## The problem
Copy out exactly each line from the line with "From the things listed as" through the last line of the material below.

## Supplied information
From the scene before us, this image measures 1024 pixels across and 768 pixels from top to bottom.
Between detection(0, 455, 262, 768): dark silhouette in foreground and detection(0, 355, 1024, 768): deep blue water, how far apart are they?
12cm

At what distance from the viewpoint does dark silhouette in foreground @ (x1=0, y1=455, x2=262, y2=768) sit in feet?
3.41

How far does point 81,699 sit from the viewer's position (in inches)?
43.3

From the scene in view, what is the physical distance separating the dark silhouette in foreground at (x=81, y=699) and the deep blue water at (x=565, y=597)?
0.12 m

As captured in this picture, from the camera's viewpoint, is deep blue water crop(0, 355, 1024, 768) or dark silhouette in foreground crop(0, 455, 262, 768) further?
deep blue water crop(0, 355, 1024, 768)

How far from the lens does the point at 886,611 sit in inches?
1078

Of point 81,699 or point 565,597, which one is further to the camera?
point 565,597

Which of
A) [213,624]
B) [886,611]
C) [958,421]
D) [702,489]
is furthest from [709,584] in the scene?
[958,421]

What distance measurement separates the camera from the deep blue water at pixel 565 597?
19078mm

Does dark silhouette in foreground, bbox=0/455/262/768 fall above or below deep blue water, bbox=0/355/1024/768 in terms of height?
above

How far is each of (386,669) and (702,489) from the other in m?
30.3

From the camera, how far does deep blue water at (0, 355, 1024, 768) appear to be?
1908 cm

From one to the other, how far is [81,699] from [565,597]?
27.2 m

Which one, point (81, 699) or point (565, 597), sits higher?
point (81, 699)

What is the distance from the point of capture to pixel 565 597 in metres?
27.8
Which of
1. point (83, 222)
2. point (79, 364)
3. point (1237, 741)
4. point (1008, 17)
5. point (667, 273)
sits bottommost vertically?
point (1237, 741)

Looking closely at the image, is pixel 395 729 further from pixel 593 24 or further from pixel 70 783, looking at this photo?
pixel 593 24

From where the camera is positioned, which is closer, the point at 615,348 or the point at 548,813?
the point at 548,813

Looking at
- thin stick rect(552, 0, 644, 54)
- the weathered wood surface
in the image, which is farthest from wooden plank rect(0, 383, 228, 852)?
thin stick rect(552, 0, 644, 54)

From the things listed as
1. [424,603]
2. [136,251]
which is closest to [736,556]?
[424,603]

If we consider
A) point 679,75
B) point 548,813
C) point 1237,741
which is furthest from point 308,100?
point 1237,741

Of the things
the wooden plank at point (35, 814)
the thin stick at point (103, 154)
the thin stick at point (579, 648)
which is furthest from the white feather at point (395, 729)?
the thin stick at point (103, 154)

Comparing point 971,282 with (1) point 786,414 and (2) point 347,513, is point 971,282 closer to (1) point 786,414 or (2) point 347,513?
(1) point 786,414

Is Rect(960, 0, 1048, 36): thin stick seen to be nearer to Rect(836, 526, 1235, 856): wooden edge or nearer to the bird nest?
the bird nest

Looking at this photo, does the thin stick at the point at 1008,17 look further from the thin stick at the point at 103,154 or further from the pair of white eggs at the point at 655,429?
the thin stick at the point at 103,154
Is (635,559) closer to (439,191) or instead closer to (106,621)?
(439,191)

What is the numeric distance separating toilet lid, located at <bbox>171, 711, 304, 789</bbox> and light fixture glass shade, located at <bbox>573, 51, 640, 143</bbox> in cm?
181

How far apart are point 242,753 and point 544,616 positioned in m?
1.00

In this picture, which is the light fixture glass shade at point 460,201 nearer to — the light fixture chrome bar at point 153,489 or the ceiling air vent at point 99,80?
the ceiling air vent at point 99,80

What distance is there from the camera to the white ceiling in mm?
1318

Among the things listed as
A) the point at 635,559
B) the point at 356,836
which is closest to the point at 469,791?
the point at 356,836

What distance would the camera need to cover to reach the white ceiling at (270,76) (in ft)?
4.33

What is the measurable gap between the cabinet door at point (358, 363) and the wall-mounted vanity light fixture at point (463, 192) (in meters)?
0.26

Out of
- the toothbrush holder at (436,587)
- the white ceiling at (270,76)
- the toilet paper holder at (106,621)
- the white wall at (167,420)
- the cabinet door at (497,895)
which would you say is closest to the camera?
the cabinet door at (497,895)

## Problem solution
From the things listed as
1. [424,603]
2. [136,251]
which is closest to [736,556]?
[424,603]

If we consider
A) point 679,75
B) point 548,813
C) point 1237,741
which is furthest from point 308,100?
point 1237,741

Of the things
the wooden plank at point (35, 814)
the thin stick at point (103, 154)
the thin stick at point (579, 648)
which is furthest from the white feather at point (395, 729)?
the thin stick at point (103, 154)

Comparing point 971,282 with (1) point 786,414 and (2) point 347,513, is point 971,282 closer to (1) point 786,414 or (2) point 347,513?
(1) point 786,414

Is Rect(960, 0, 1048, 36): thin stick seen to be nearer to Rect(836, 526, 1235, 856): wooden edge or nearer to the bird nest?
the bird nest

Looking at this photo, does the thin stick at the point at 1008,17 look further from the thin stick at the point at 103,154 or further from the pair of white eggs at the point at 655,429?
the thin stick at the point at 103,154
Is (635,559) closer to (439,191) or instead closer to (106,621)?
(439,191)

What is the numeric distance separating toilet lid, located at <bbox>171, 711, 304, 789</bbox> and light fixture glass shade, located at <bbox>573, 51, 640, 143</bbox> in cm?
181

How far apart are point 242,753 and point 544,616 positioned in m?
1.00

In this picture, which is the light fixture glass shade at point 460,201 nearer to — the light fixture chrome bar at point 153,489 or the ceiling air vent at point 99,80?
the ceiling air vent at point 99,80

What distance is there from the camera to the white ceiling in mm?
1318

Among the things listed as
A) the point at 635,559
B) the point at 356,836
which is closest to the point at 469,791?
the point at 356,836

What distance would the camera need to cover to reach the white ceiling at (270,76) (in ft)?
4.33

What is the measurable gap between the cabinet door at point (358, 363) and the wall-mounted vanity light fixture at point (463, 192) (in meters)?
0.26

Out of
- the toothbrush holder at (436,587)
- the white ceiling at (270,76)
- the toilet paper holder at (106,621)
- the white wall at (167,420)
- the cabinet door at (497,895)
which would you say is closest to the camera?
the cabinet door at (497,895)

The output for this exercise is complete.